00:14Je vous présente mes invités tout de suite, Charlotte Degault, bonjour, bienvenue, vous êtes présidente co-fondatrice de CO2 AI, plateforme d'action pour le développement durable,
00:23et j'accueille également Francesco Bellino, bonjour, bienvenue, vous êtes directeur associé partenaire au Boston Consulting Group et vous avez publié un rapport sur ce thème,
00:32cette importance d'un baromètre de décarbonation, c'était au mois de septembre au dernier.
00:37Peut-être un mot du constat pour commencer, le coût de l'inaction climatique, je commence avec vous Charlotte Degault, est-ce qu'on a pu le modéliser ça ?
00:45On s'en rend compte un peu intuitivement les uns et les autres, encore en ce moment, on enregistre cette émission, on vient d'avoir des inondations dramatiques en Ardèche,
00:53donc on intuitivement le ressent, mais est-ce qu'on a pu le modéliser ?
00:56On le ressent, on sait que le coût de l'inaction climatique est bien plus élevé que le coût de la transition et donc on a en fait zéro raison de ne pas accélérer.
01:06Avec Francesco, on publie tout juste cette étude où on a interrongé plus de 2000 entreprises qui représentent 45% des émissions mondiales,
01:14on s'est concentré sur les entreprises les plus grosses pour représenter celles qui émettent le plus, et ce qu'on voit c'est que si elles se mettent à l'action
01:23et qu'elles bougent sur leur trajectoire de décarbonisation, non seulement elles tirent des bénéfices liés à la décarbonisation en soi,
01:31mais en plus elles tirent des bénéfices financiers de l'ordre en moyenne de 200 millions de bénéfices annuels nets.
01:38Ça c'est un levier évidemment, un argument évidemment très important, perte de 20% du produit intérieur brut mondial d'ici 2100 en cas d'absence de lutte contre le réchauffement.
01:50Francesco Bellino, est-ce qu'il y a une prise de conscience ? Parce qu'on se dit ok on est tous confrontés à des catastrophes climatiques,
01:57on se dit bah oui il faut faire quelque chose, sauf qu'ensuite quand il faut activer les investissements, que ce soit au niveau privé, les entreprises ou public, les états, c'est plus compliqué.

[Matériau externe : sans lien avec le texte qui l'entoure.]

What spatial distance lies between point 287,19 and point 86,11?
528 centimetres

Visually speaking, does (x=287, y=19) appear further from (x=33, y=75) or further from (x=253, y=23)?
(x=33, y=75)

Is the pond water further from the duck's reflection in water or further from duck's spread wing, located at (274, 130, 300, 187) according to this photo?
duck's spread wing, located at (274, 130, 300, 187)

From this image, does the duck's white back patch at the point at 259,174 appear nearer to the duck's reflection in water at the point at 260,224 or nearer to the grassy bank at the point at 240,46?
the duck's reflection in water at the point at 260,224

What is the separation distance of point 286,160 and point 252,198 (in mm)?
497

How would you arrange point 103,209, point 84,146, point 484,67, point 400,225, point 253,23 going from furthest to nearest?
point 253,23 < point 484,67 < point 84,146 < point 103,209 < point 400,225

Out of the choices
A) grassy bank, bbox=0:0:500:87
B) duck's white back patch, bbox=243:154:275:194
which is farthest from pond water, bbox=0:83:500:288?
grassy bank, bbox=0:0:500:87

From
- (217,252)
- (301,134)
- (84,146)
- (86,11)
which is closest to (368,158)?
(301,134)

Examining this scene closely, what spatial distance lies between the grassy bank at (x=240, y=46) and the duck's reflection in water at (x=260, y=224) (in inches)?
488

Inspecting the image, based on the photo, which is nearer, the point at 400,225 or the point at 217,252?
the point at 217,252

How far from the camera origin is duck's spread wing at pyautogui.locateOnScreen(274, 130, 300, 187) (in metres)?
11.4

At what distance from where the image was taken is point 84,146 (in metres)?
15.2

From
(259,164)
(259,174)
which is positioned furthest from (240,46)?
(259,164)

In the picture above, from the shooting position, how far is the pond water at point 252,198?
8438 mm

02:06Vous avez mentionné le chiffre de 20% du PIB, il est massif, il est à 2100 et souvent une des difficultés sur ces notions d'inaction,
02:15c'est on se projette dans un avenir et c'est sûr que travailler aujourd'hui pour 2100, ça paraît toujours conceptuel pour les gens.
02:22En même temps quand on parle de coûts de l'inaction, c'est une réalité aujourd'hui.
02:26Vous prenez en France, les assureurs payent tous les ans des dédommagements pour catastrophes naturelles, vous l'avez dit c'est d'actualité aujourd'hui.
02:37Dans les années 2000, les assureurs français payaient 2,7 milliards par an à cause des catastrophes naturelles.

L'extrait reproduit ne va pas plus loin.